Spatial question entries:
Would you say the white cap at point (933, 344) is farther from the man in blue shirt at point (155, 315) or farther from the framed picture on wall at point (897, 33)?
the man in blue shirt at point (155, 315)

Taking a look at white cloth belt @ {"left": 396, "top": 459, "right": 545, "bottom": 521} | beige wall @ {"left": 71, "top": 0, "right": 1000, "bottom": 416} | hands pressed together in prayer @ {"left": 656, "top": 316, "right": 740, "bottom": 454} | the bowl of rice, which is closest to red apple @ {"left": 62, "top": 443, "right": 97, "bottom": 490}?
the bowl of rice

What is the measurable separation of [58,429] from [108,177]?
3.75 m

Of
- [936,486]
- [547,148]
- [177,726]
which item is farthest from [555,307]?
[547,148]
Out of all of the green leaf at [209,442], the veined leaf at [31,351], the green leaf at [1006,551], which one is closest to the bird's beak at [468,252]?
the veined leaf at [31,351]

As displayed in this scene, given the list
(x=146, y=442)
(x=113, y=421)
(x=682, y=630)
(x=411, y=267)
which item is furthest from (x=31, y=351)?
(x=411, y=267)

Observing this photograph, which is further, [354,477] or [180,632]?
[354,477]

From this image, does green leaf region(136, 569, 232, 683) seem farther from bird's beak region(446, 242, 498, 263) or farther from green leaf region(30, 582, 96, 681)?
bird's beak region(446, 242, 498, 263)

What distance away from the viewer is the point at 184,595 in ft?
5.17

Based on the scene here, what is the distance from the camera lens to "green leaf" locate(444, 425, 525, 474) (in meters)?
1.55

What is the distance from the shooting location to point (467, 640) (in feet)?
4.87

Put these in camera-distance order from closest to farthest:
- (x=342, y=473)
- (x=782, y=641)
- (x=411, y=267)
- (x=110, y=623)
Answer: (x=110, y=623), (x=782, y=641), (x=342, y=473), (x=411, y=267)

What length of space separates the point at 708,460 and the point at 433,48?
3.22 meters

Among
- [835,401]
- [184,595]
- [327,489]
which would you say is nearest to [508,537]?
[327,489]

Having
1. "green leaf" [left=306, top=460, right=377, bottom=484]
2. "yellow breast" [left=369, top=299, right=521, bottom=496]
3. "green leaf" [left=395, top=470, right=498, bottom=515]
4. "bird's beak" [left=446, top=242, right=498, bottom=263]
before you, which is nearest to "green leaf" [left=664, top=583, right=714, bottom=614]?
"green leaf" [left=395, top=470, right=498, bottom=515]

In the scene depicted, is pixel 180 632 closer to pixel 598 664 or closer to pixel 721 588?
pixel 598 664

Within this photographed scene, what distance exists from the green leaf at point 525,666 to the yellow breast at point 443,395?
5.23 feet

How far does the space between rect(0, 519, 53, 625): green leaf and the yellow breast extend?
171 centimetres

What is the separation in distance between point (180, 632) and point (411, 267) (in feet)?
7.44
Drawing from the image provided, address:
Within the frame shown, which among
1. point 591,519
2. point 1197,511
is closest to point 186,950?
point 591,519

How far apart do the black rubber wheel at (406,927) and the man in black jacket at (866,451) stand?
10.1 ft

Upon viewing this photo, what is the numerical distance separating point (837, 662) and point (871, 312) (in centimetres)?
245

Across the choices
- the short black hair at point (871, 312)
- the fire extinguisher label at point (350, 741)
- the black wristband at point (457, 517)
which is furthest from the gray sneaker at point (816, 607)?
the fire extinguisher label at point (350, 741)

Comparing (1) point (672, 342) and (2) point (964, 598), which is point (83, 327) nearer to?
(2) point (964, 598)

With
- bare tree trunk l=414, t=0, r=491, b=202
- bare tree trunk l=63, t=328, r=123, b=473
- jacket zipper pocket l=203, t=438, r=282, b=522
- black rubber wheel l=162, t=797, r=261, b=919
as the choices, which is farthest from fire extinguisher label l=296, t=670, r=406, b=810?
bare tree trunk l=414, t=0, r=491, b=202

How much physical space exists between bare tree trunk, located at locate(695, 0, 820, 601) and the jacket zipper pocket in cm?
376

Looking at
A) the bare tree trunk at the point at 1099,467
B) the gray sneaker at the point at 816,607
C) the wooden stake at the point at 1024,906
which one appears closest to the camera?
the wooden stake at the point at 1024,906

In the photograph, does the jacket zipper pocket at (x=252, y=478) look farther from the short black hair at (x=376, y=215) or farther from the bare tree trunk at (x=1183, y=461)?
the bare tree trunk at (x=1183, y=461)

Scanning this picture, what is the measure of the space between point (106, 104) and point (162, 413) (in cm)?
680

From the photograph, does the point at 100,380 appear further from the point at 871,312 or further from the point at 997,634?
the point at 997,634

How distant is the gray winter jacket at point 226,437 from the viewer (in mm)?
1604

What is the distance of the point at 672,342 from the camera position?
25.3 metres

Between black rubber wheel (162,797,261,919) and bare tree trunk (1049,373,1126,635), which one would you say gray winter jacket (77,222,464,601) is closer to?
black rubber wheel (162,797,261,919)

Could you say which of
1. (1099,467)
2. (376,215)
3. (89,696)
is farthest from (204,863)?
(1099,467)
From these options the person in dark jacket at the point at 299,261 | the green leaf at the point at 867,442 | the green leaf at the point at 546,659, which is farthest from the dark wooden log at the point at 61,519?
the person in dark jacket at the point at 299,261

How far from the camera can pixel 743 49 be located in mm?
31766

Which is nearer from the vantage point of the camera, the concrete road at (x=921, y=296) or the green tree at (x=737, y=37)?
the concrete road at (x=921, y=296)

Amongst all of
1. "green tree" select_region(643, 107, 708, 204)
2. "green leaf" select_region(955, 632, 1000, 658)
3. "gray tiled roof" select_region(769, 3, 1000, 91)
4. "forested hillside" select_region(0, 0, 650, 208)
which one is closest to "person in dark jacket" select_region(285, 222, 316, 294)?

Set exercise:
Format the lines of the entries as a Markdown table, starting with the line containing "Observing this photograph, which" and continuing through the line containing "171 centimetres". Use a column named Row for each line's number and a column named Text for the line itself, and leave out blank lines.

Full solution:
| Row | Text |
|---|---|
| 1 | Observing this photograph, which is further, [354,477] or [180,632]? |
| 2 | [354,477] |
| 3 | From this image, does green leaf region(136, 569, 232, 683) seem farther from bird's beak region(446, 242, 498, 263) or farther from green leaf region(30, 582, 96, 681)? |
| 4 | bird's beak region(446, 242, 498, 263) |
| 5 | What distance away from the viewer is the point at 184,595 in ft? |
| 6 | 5.17 |
| 7 | Based on the scene here, what is the distance from the camera lens to "green leaf" locate(444, 425, 525, 474) (in meters)? |
| 8 | 1.55 |
| 9 | What is the distance from the shooting location to point (467, 640) (in feet)? |
| 10 | 4.87 |
| 11 | Put these in camera-distance order from closest to farthest: |
| 12 | - (x=342, y=473) |
| 13 | - (x=782, y=641) |
| 14 | - (x=411, y=267) |
| 15 | - (x=110, y=623) |
| 16 | Answer: (x=110, y=623), (x=782, y=641), (x=342, y=473), (x=411, y=267) |
| 17 | What length of space separates the point at 708,460 and the point at 433,48? |
| 18 | 3.22 meters |
| 19 | Among |
| 20 | - [835,401] |
| 21 | - [184,595] |
| 22 | - [327,489] |
| 23 | which would you say is nearest to [508,537]? |
| 24 | [327,489] |
| 25 | Having |
| 26 | 1. "green leaf" [left=306, top=460, right=377, bottom=484] |
| 27 | 2. "yellow breast" [left=369, top=299, right=521, bottom=496] |
| 28 | 3. "green leaf" [left=395, top=470, right=498, bottom=515] |
| 29 | 4. "bird's beak" [left=446, top=242, right=498, bottom=263] |
| 30 | before you, which is nearest to "green leaf" [left=664, top=583, right=714, bottom=614]? |
| 31 | "green leaf" [left=395, top=470, right=498, bottom=515] |
| 32 | In the scene depicted, is pixel 180 632 closer to pixel 598 664 or closer to pixel 721 588? |
| 33 | pixel 598 664 |
| 34 | Within this photographed scene, what distance exists from the green leaf at point 525,666 to the yellow breast at point 443,395? |
| 35 | 5.23 feet |
| 36 | How far does the space between rect(0, 519, 53, 625): green leaf and the yellow breast extend? |
| 37 | 171 centimetres |